SOURCE PASSAGE →

12. The method of claim 11, wherein the step of determining a number of tap step changes of the load tap changer comprises dividing the elapsed time by an average time per tap step change to determine a number of steps traveled.
13. The method of claim 12, wherein the average time per tap step change is configurable.
14. The method of claim 11, further comprising the step of determining a direction of movement of the load tap changer after determining the number of tap step changes.
15. The method of claim 14, wherein the load tap changer circuit arrangement is comprised of at least one of two load tap changer circuits, wherein a first load tap changer circuit is a raise circuit and a second load tap changer circuit is a lower circuit, and wherein the direction of movement of the load tap changer is determined by whether the first or second load tap changer circuit initiates and stops the timer.
16. The method of claim 11, wherein the step of determining a new load tap changer position comprises adding to or subtracting from the starting position of a load tap changer, the number of tap step changes of the load tap changer.
17. The method of claim 11, wherein the step of sensing a first status change in a load tap changer circuit comprises sensing a current flow in the load tap changer circuit.
18. The method of claim 17, wherein the step of sensing a second status change in the load tap changer circuit comprises sensing a cessation of current flow in the load tap changer circuit.
19. A system for remotely tracking load tap changes at a power transformer, the system comprising:
a sensor operable to sense a status change of a load tap changer drive, without use of a physical position encoder; and
a remote terminal unit in electrical communication with the sensor and adapted to initiate a first data reading upon a first status change of the drive, initiate a second data reading upon a second status change of the drive, and determine a change in position of the load tap changer drive from the first and second data readings.
20. The system of claim 19, wherein the sensor comprises a hardware current status sensor, and wherein the first status change comprises an initiation of current flow in the drive and the second status change comprises a cessation of current flow in the drive.
21. The system of claim 19, wherein the remote terminal unit includes a software application.
22. The system of claim 21, wherein the remote terminal unit and the software application are adapted to determine a new tap position.
23. The system of claim 19, wherein the first and second data readings comprise voltage readings.

JOB A → Quote the load tap changer claims word for word, beginning at the words "20. The system" and stopping after "in the drive.".
JOB B → Continue the load tap changer patent claims past the point where they stop.
The listing that comes next plays no part in this work.

DATA LISTING →
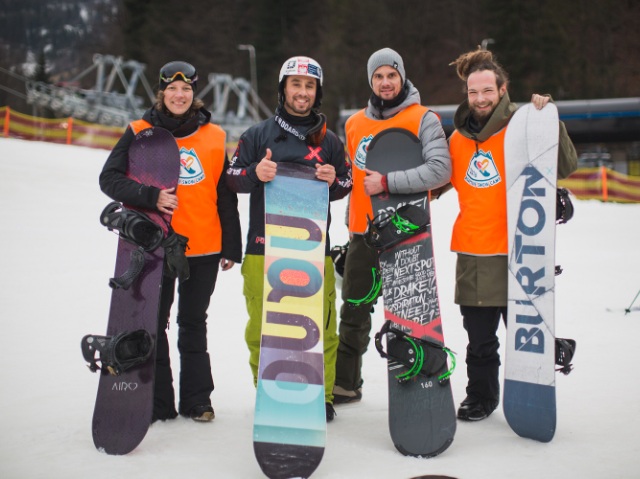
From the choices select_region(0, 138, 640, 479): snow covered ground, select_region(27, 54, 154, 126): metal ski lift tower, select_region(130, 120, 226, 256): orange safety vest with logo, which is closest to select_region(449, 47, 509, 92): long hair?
select_region(130, 120, 226, 256): orange safety vest with logo

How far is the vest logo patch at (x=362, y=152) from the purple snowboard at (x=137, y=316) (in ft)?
3.01

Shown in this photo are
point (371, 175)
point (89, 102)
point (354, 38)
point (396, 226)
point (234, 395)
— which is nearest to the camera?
point (396, 226)

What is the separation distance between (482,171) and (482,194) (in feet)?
0.37

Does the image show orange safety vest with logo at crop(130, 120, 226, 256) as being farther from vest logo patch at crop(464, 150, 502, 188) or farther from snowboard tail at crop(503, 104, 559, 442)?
snowboard tail at crop(503, 104, 559, 442)

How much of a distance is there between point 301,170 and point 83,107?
103 feet

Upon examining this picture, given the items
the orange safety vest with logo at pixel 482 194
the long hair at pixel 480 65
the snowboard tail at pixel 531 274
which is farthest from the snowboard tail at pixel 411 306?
the long hair at pixel 480 65

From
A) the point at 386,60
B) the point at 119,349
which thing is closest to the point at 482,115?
the point at 386,60

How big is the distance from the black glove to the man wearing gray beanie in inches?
35.2

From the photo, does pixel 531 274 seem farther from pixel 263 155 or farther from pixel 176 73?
pixel 176 73

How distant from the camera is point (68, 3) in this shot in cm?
6172

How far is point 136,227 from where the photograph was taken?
9.95ft

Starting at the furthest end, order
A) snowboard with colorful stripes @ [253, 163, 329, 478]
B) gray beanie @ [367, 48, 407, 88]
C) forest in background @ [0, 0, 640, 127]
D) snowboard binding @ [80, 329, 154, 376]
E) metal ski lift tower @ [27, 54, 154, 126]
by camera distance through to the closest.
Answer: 1. forest in background @ [0, 0, 640, 127]
2. metal ski lift tower @ [27, 54, 154, 126]
3. gray beanie @ [367, 48, 407, 88]
4. snowboard binding @ [80, 329, 154, 376]
5. snowboard with colorful stripes @ [253, 163, 329, 478]

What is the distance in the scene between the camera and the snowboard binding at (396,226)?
3059 millimetres

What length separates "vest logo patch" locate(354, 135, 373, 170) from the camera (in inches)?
136
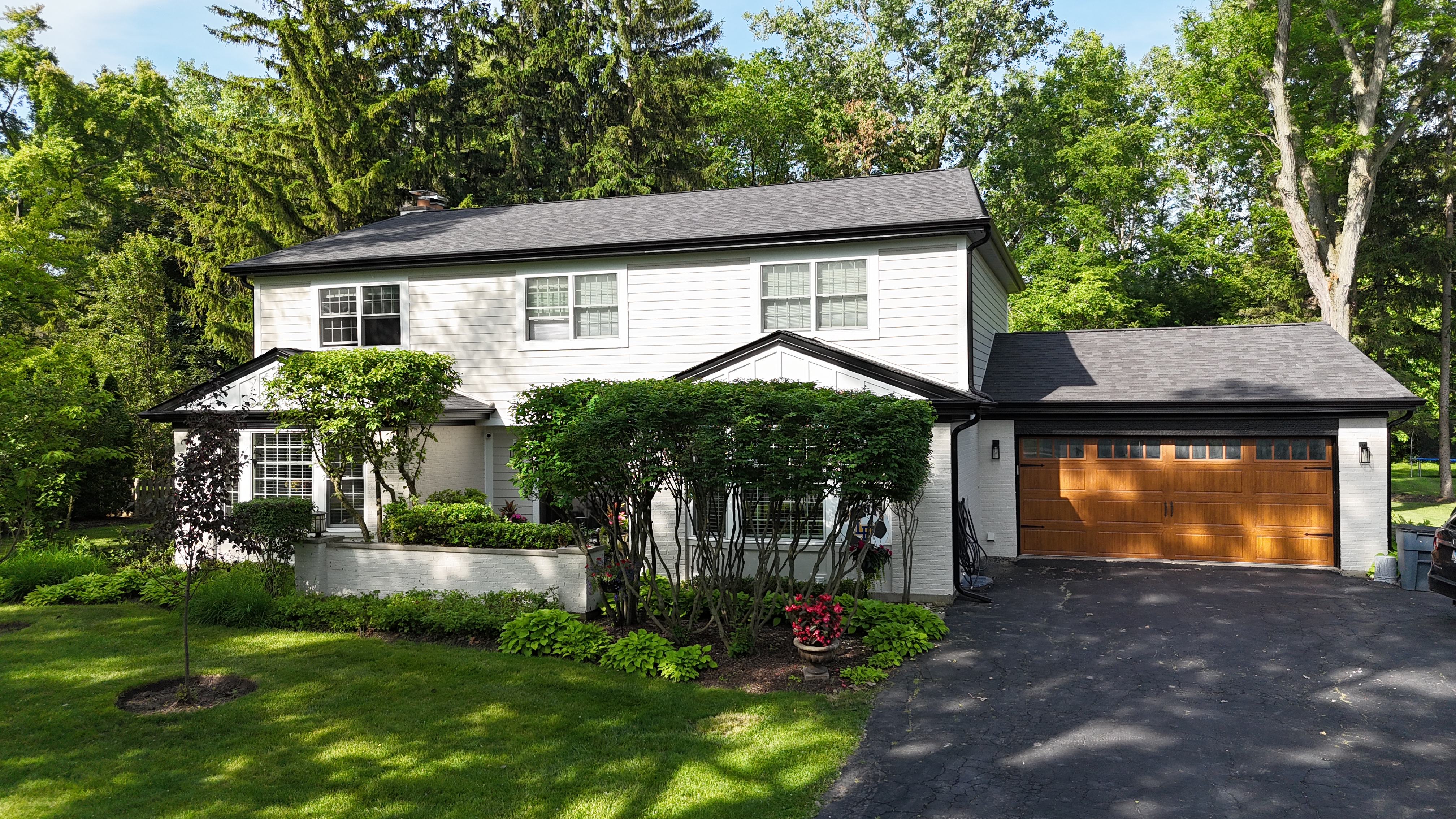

FINAL ANSWER A →
20. The system of claim 19, wherein the sensor comprises a hardware current status sensor, and wherein the first status change comprises an initiation of current flow in the drive and the second status change comprises a cessation of current flow in the drive.

FINAL ANSWER B →
24. A system for remotely tracking load tap position changes at a power transformer, the system comprising:
a first sensor adapted to sense a status change in a first load tap changer circuit arrangement without using a physical position encoder;
a second sensor adapted to sense a status change in a second load tap changer circuit arrangement without using a physical position encoder; and
a remote terminal unit comprising a timer electrically coupled to the first and second sensors,
wherein the timer is adapted to measure an elapsed time between subsequent status changes of either the first circuit or the second circuit, and wherein the remote terminal unit is adapted to determine a tap change from the elapsed time.
25. The system of claim 24, wherein the first and second sensors comprise current sensors, and wherein the first status change comprises an initiation of current flow and the second status change comprises a cessation of current flow.
26. The system of claim 24, wherein the remote terminal unit further comprises a software application adapted to communicate with the first and second sensors and the timer.
27. The system of claim 26, wherein the software application is adapted to determine a new tap position from the determined tap change.
28. A system for remotely tracking load tap position changes at a power transformer, the system comprising:
means for determining a starting position of a load tap changer of the power transformer;
means for sensing a first status change of a load tap changer drive without using a physical position encoder;
means for initiating a first data reading upon sensing the first status change;
means for sensing a second status change of the drive without using a physical position encoder;
means for initiating a second data reading upon sensing the second status change;
means for determining a number of tap step changes of the load tap changer drive from the first and second data readings; and
means for determining a new load tap changer position based on the number of tap step changes.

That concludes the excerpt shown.